Analysis Data Subject Level (ADSL) Generation with SAS
ADaM, ADSL, CDISC, SAS, clinical trials, biostatistics, regulatory
Analysis Data Subject Level (ADSL) Generation with SAS
Automated creation of ADSL dataset for clinical trials analysis using ADaM standards and multi-domain SDTM integration.
Introduction
The Analysis Data Subject Level (ADSL) dataset is the cornerstone of clinical trial statistical analysis under the CDISC Analysis Data Model (ADaM) standard. ADSL provides one record per subject containing all subject-level information needed for efficacy and safety analyses.
What is ADSL?
ADSL (Analysis Data Subject-Level) dataset is the foundation dataset in ADaM.
It:
Contains one record per subject
Includes required subject-level variables (demographic, disposition, baseline values, key date, etc..) as well as other subject-level analysis variables
Defines analysis populations (Safety, Intention-To-Treat, Per-Protocol)
Provides treatment information (planned and actual treatment) and study periods variables
Links to all other ADaM datasets through USUBJID (unique subject identifier)
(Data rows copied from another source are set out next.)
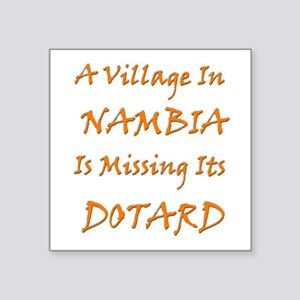Nambia Village Sticker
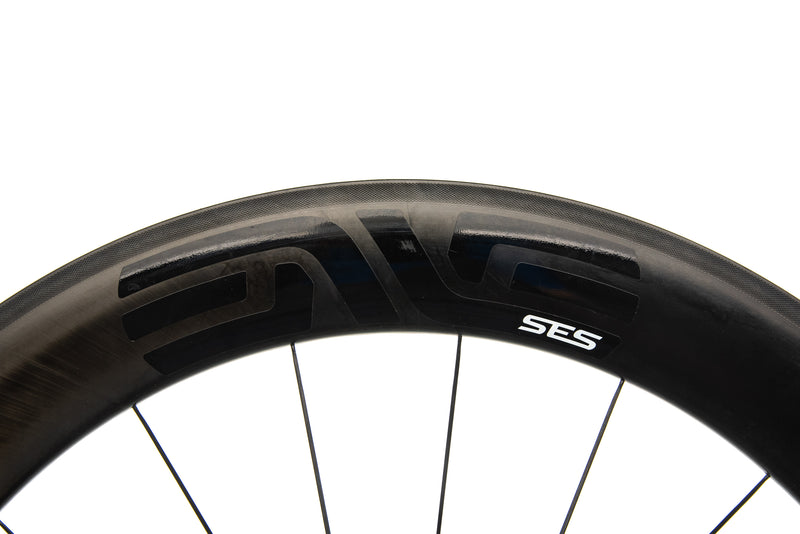 ENVE SES 7.8 Carbon Tubular 700c Front Wheel cockpit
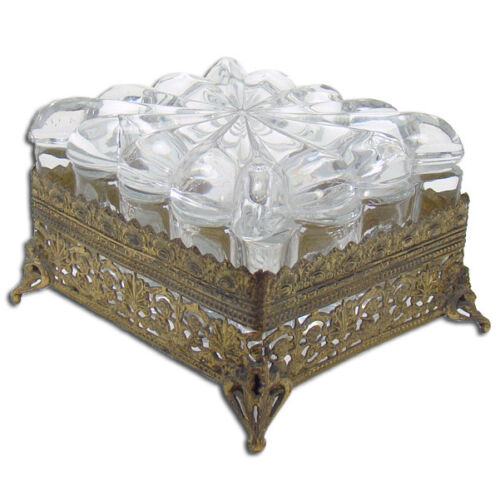 Heisey Pressed Glass Covered Brass Mounted Dresser Box
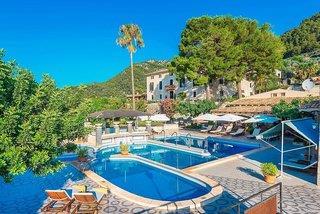 Monnaber Nou Eco Hotel Rural & Spa - Mallorca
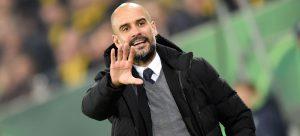 Steaua - Manchester City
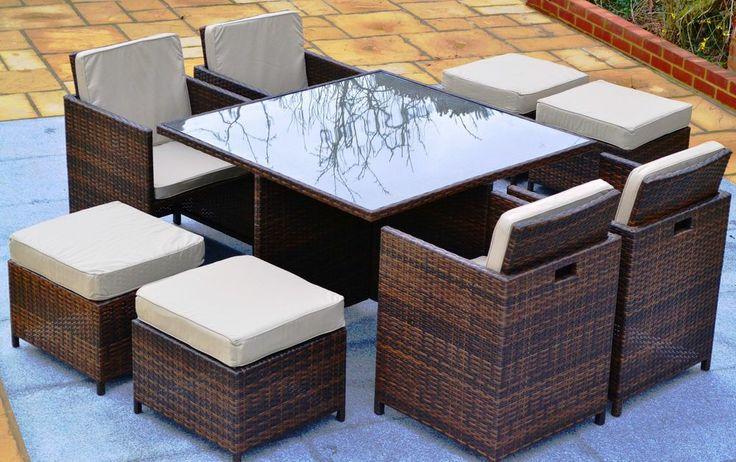 Balcony Furniture Set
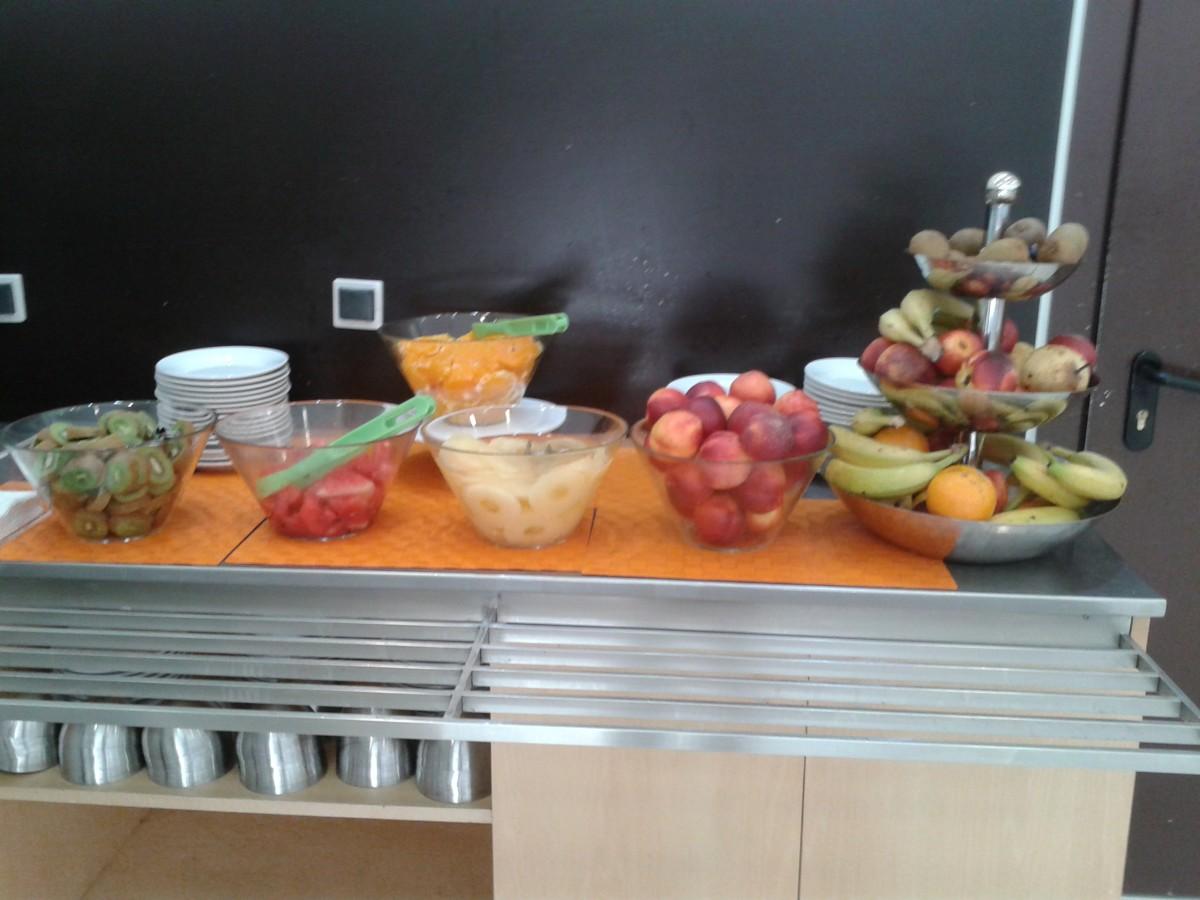 Fruit for breakfast.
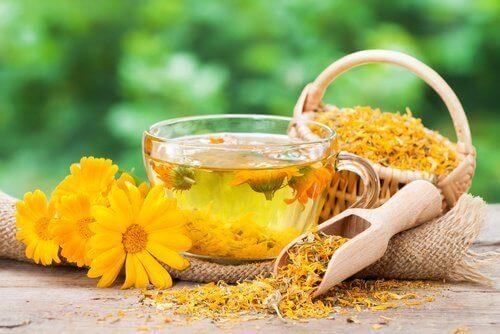 vajinal kuruluk için kadife çiçeği çayı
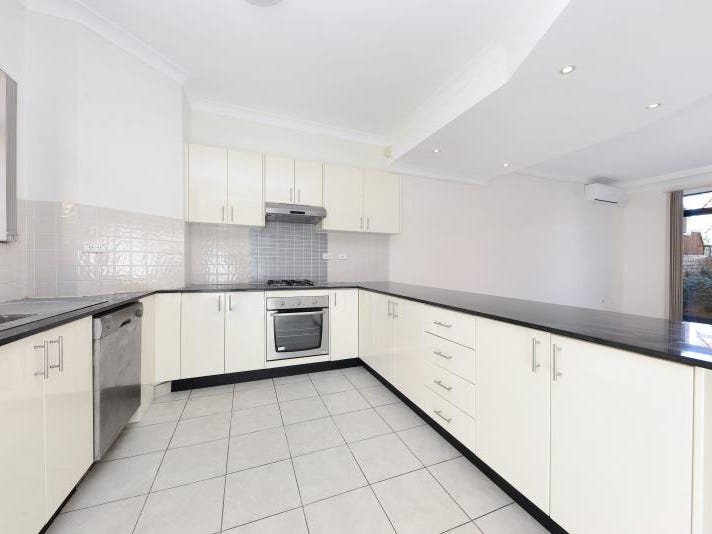 9/135-141 Todman Avenue, Kensington, NSW 2033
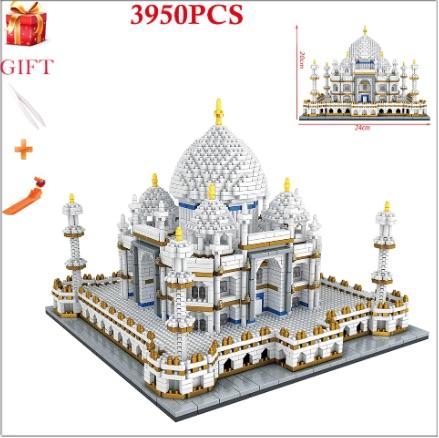 Nanoblocks Taj majal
Ensures consistency and traceability across all statistical analyses and reporting
Regulatory Importance
FDA Requirement: Essential for regulatory submissions
Analysis Foundation: Referenced by all Basic Data Structure (BSD) and occurrence Data Structure (OCCDS) datasets
Population Definition: Critical for primary endpoint analyses
Traceability: Links analysis results back to SDTM source
Project Overview
Objective
Create a fully compliant ADSL dataset from multiple SDTM domains, implementing analysis populations, treatment variables, and derived endpoints following ADaM Implementation Guide principles.
Key Benefits
ADSL Dataset: Subject-level analysis file with proper ADaM structure
Population Flags: SAFFL, ITTFL, COMPLFL, MITT1FL definitions
Treatment Variables: Planned and actual treatment assignments
Timing Variables: Study milestones and treatment periods
Validation Reports: QC checks ensuring data integrity
Technical Approach
Multi-domain integration workflow:
SDTM (DM+DS+EX+AE) → Business Logic → Population Flags → Treatment Periods → ADSL
Data Integration Strategy
SDTM Source Domains
Domain | Purpose | Key Variables |
---|---|---|
DM | Demographics & baseline | USUBJID, AGE, SEX, RACE, ARM |
DS | Disposition events | DSSTDTC, DSTERM, DSDECOD |
EX | Exposure/treatment | EXSTDTC, EXENDTC, EXDOSE |
AE | Adverse events | AESTDTC, AETERM, AESEV |
VS | Vital signs (if needed) | VSSTDTC, VSTEST, VSORRES |
ADaM Variables to Derive
Variable Class | Examples | Source Logic |
---|---|---|
Required ADaM | STUDYID, USUBJID, SUBJID | Direct from DM |
Population Flags | SAFFL, ITTFL, COMPLFL | Business rules from DS/EX |
Treatment | TRT01P, TRT01A, TRT01PN | From DM.ARM + actual exposure |
Timing | TRTSDT, TRTEDT, LSTALVDT | From EX + DS disposition |
Demographics | AGE, AGEGR1, SEX, RACE | Enhanced from DM |
Technical Implementation
1. Library Setup
/* Library and macro setup */
%include "/home/u64197545/ADaM/programs/setup.sas";
/* Expected libraries:
- SDTM: Source SDTM datasets
- ADAM: Output ADaM datasets
- LIBRARY: Formats and macros
*/
libname sdtm "/home/u64197545/data/sdtm";
libname adam "/home/u64197545/data/adam";
libname library "/home/u64197545/data/library";
/* Load standard ADaM formats */
%include library(adamfmt);
2. Population Definition Logic
/* Define analysis populations based on business rules */
%macro define_populations();
/* Safety Population: Any exposure to study drug */
proc sql;
create table safety_pop as
select distinct usubjid, 'Y' as saffl
from sdtm.ex
where exdose > 0 and exstdtc ne '';
quit;
/* ITT Population: Randomized subjects */
proc sql;
create table itt_pop as
select distinct usubjid, 'Y' as ittfl
from sdtm.dm
where arm ne '' and upcase(arm) not in ('SCREEN FAILURE', 'NOT TREATED');
quit;
/* Completed Population: Finished study per protocol */
proc sql;
create table completed_pop as
select distinct usubjid, 'Y' as complfl
from sdtm.ds
where upcase(dsdecod) in ('COMPLETED', 'STUDY COMPLETED')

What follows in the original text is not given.